== TEXT SEGMENT ==
** begin **
In a socially connected marketplace, shared knowledge is now emerging as the ultimate resource. Information wants to be free and in today’s new market paradigm it is: free of constraints on place, free of control on content and free of restrictive access or consumption.

Social media and its underpinning technologies connect people in ways that facilitate sharing information, thereby reducing the opportunities for marketplace exploitation. The Social Web dramatically levels the playing field by making information plentiful, even as it compels businesses and organizations to operate more transparently.

The Social Web highlights excellence just as it exposes mediocrity in products and services in the global marketplace, without regard for the interests of any particular party.

Social media technologies, as expressed through social CRM, vendor relationship management applications, customer-driven support forums and consumer communities where participants engage in all forms of social discourse now act in unison to equalize the market positions of manufacturers, business and organizational leaders, customers and stakeholders.

As a direct result of the above, businesses and organizations embracing social technologies are delivering better solutions that have been developed through direct collaboration with customers and stakeholders.

Contemporary businesses, organizations and governing entities are increasingly meeting the challenge of transparency and operating with their customers and stakeholders, often through an empowered and connected workforce, to deliver self-evident value that gets talked about.
** end **
(Dataset items)
** begin **
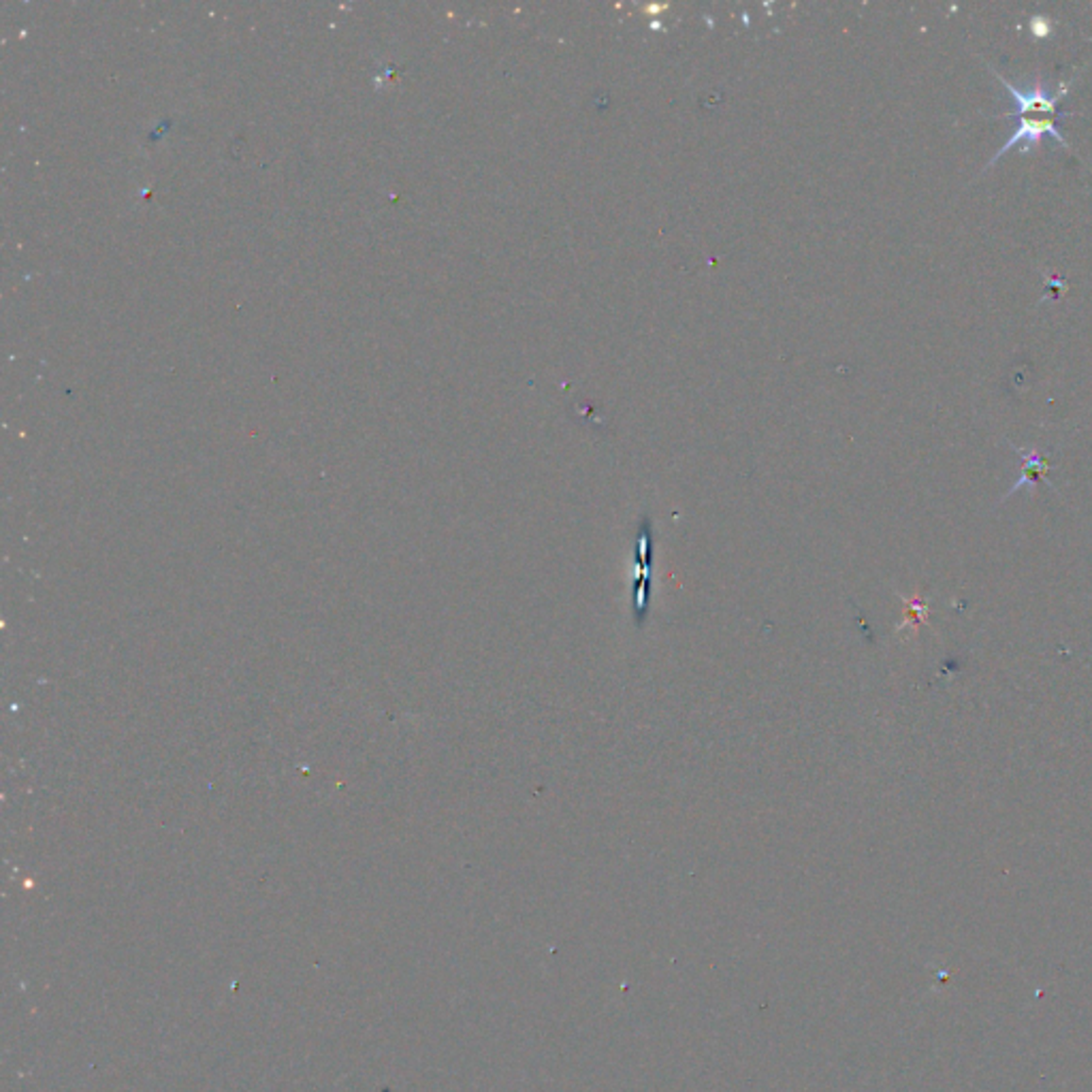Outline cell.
<instances>
[{"mask_svg":"<svg viewBox=\"0 0 1092 1092\" xmlns=\"http://www.w3.org/2000/svg\"><path fill=\"white\" fill-rule=\"evenodd\" d=\"M653 529L647 519L638 528L636 563H634V617L636 626H645L648 617V591H651V557Z\"/></svg>","mask_w":1092,"mask_h":1092,"instance_id":"7a4b0ae2","label":"cell"},{"mask_svg":"<svg viewBox=\"0 0 1092 1092\" xmlns=\"http://www.w3.org/2000/svg\"><path fill=\"white\" fill-rule=\"evenodd\" d=\"M1016 450L1022 455V462H1024L1022 463V476H1020V480H1017L1014 487L1007 491L1005 497H1012L1014 494H1017V491L1031 489L1033 484H1037L1039 480H1046V474H1048V467H1050L1046 459L1041 457V453H1037V450H1024V448H1016Z\"/></svg>","mask_w":1092,"mask_h":1092,"instance_id":"3957f363","label":"cell"},{"mask_svg":"<svg viewBox=\"0 0 1092 1092\" xmlns=\"http://www.w3.org/2000/svg\"><path fill=\"white\" fill-rule=\"evenodd\" d=\"M1058 120L1061 118H1052V116H1039V113H1029V116H1020L1017 118V128L1014 130V135L1007 139V142L1000 145V150L992 156L988 160V165L983 167V171L995 167L997 162L1003 159V156L1012 150L1016 145H1022V154H1029L1034 145L1044 142L1046 137L1054 139L1058 145H1063L1065 150H1071V145L1067 143L1065 133L1061 128H1058Z\"/></svg>","mask_w":1092,"mask_h":1092,"instance_id":"6da1fadb","label":"cell"}]
</instances>
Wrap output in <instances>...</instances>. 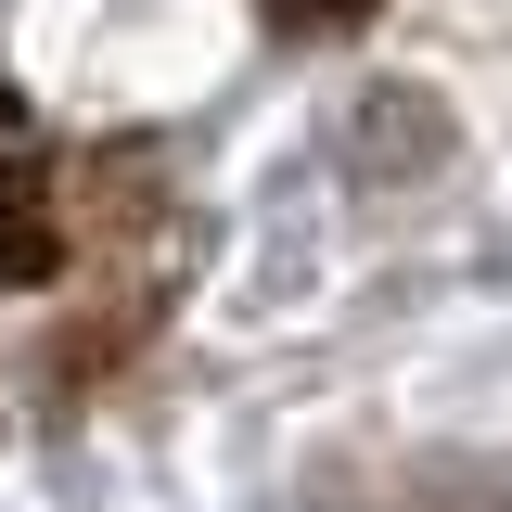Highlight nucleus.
Returning <instances> with one entry per match:
<instances>
[{
  "mask_svg": "<svg viewBox=\"0 0 512 512\" xmlns=\"http://www.w3.org/2000/svg\"><path fill=\"white\" fill-rule=\"evenodd\" d=\"M359 0H282V26H346Z\"/></svg>",
  "mask_w": 512,
  "mask_h": 512,
  "instance_id": "1",
  "label": "nucleus"
}]
</instances>
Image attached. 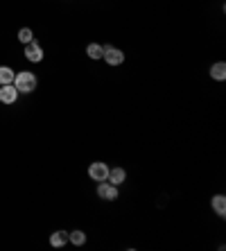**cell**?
Here are the masks:
<instances>
[{"label":"cell","instance_id":"cell-4","mask_svg":"<svg viewBox=\"0 0 226 251\" xmlns=\"http://www.w3.org/2000/svg\"><path fill=\"white\" fill-rule=\"evenodd\" d=\"M98 197L104 201H116L118 199V186L109 181H98Z\"/></svg>","mask_w":226,"mask_h":251},{"label":"cell","instance_id":"cell-9","mask_svg":"<svg viewBox=\"0 0 226 251\" xmlns=\"http://www.w3.org/2000/svg\"><path fill=\"white\" fill-rule=\"evenodd\" d=\"M210 77L217 79V82H224L226 79V64L224 61H215V64L210 66Z\"/></svg>","mask_w":226,"mask_h":251},{"label":"cell","instance_id":"cell-7","mask_svg":"<svg viewBox=\"0 0 226 251\" xmlns=\"http://www.w3.org/2000/svg\"><path fill=\"white\" fill-rule=\"evenodd\" d=\"M106 181L120 188L122 183L127 181V170L120 168V165H116V168H109V176H106Z\"/></svg>","mask_w":226,"mask_h":251},{"label":"cell","instance_id":"cell-8","mask_svg":"<svg viewBox=\"0 0 226 251\" xmlns=\"http://www.w3.org/2000/svg\"><path fill=\"white\" fill-rule=\"evenodd\" d=\"M210 208H213L220 217H224L226 215V197L224 195H215V197L210 199Z\"/></svg>","mask_w":226,"mask_h":251},{"label":"cell","instance_id":"cell-5","mask_svg":"<svg viewBox=\"0 0 226 251\" xmlns=\"http://www.w3.org/2000/svg\"><path fill=\"white\" fill-rule=\"evenodd\" d=\"M25 59L27 61H32V64H39V61H43V48H41V43L32 41V43H25Z\"/></svg>","mask_w":226,"mask_h":251},{"label":"cell","instance_id":"cell-12","mask_svg":"<svg viewBox=\"0 0 226 251\" xmlns=\"http://www.w3.org/2000/svg\"><path fill=\"white\" fill-rule=\"evenodd\" d=\"M68 242H73L75 247L86 245V233H84V231H79V228H75V231H70V233H68Z\"/></svg>","mask_w":226,"mask_h":251},{"label":"cell","instance_id":"cell-10","mask_svg":"<svg viewBox=\"0 0 226 251\" xmlns=\"http://www.w3.org/2000/svg\"><path fill=\"white\" fill-rule=\"evenodd\" d=\"M64 245H68V231H54L50 235V247L59 249V247H64Z\"/></svg>","mask_w":226,"mask_h":251},{"label":"cell","instance_id":"cell-6","mask_svg":"<svg viewBox=\"0 0 226 251\" xmlns=\"http://www.w3.org/2000/svg\"><path fill=\"white\" fill-rule=\"evenodd\" d=\"M18 91L14 84H5V86H0V102L2 104H16V100H18Z\"/></svg>","mask_w":226,"mask_h":251},{"label":"cell","instance_id":"cell-3","mask_svg":"<svg viewBox=\"0 0 226 251\" xmlns=\"http://www.w3.org/2000/svg\"><path fill=\"white\" fill-rule=\"evenodd\" d=\"M88 176L93 179V181H106V176H109V165L104 161H93V163L88 165Z\"/></svg>","mask_w":226,"mask_h":251},{"label":"cell","instance_id":"cell-11","mask_svg":"<svg viewBox=\"0 0 226 251\" xmlns=\"http://www.w3.org/2000/svg\"><path fill=\"white\" fill-rule=\"evenodd\" d=\"M14 73L9 66H0V86H5V84H14Z\"/></svg>","mask_w":226,"mask_h":251},{"label":"cell","instance_id":"cell-13","mask_svg":"<svg viewBox=\"0 0 226 251\" xmlns=\"http://www.w3.org/2000/svg\"><path fill=\"white\" fill-rule=\"evenodd\" d=\"M86 54L91 59H95V61H98V59H102V54H104V46H100V43H88V46H86Z\"/></svg>","mask_w":226,"mask_h":251},{"label":"cell","instance_id":"cell-2","mask_svg":"<svg viewBox=\"0 0 226 251\" xmlns=\"http://www.w3.org/2000/svg\"><path fill=\"white\" fill-rule=\"evenodd\" d=\"M102 59H104L109 66H122L125 64V52L116 46H104V54H102Z\"/></svg>","mask_w":226,"mask_h":251},{"label":"cell","instance_id":"cell-14","mask_svg":"<svg viewBox=\"0 0 226 251\" xmlns=\"http://www.w3.org/2000/svg\"><path fill=\"white\" fill-rule=\"evenodd\" d=\"M18 41L23 43V46H25V43H32V41H34V32H32L29 27H23L21 32H18Z\"/></svg>","mask_w":226,"mask_h":251},{"label":"cell","instance_id":"cell-1","mask_svg":"<svg viewBox=\"0 0 226 251\" xmlns=\"http://www.w3.org/2000/svg\"><path fill=\"white\" fill-rule=\"evenodd\" d=\"M36 84H39V79L29 70H21V73L14 75V86H16L18 93H25V95L32 93V91H36Z\"/></svg>","mask_w":226,"mask_h":251}]
</instances>
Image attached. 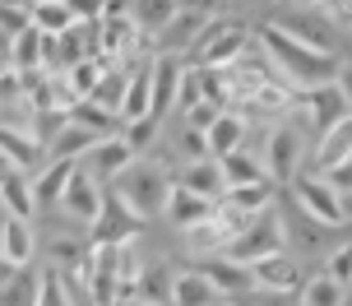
** end **
== WRITTEN TASK 1 ==
In the passage on the Social Web, what is emerging as the ultimate resource in a socially connected marketplace?
== WRITTEN TASK 2 ==
Duplicate part of the passage on the Social Web, starting at the words "The Social Web highlights" and ending after the words "with customers and stakeholders.".
The records have no connection to the passage on the Social Web.

== WRITTEN ANSWER 1 ==
Shared knowledge.

== WRITTEN ANSWER 2 ==
The Social Web highlights excellence just as it exposes mediocrity in products and services in the global marketplace, without regard for the interests of any particular party.

Social media technologies, as expressed through social CRM, vendor relationship management applications, customer-driven support forums and consumer communities where participants engage in all forms of social discourse now act in unison to equalize the market positions of manufacturers, business and organizational leaders, customers and stakeholders.

As a direct result of the above, businesses and organizations embracing social technologies are delivering better solutions that have been developed through direct collaboration with customers and stakeholders.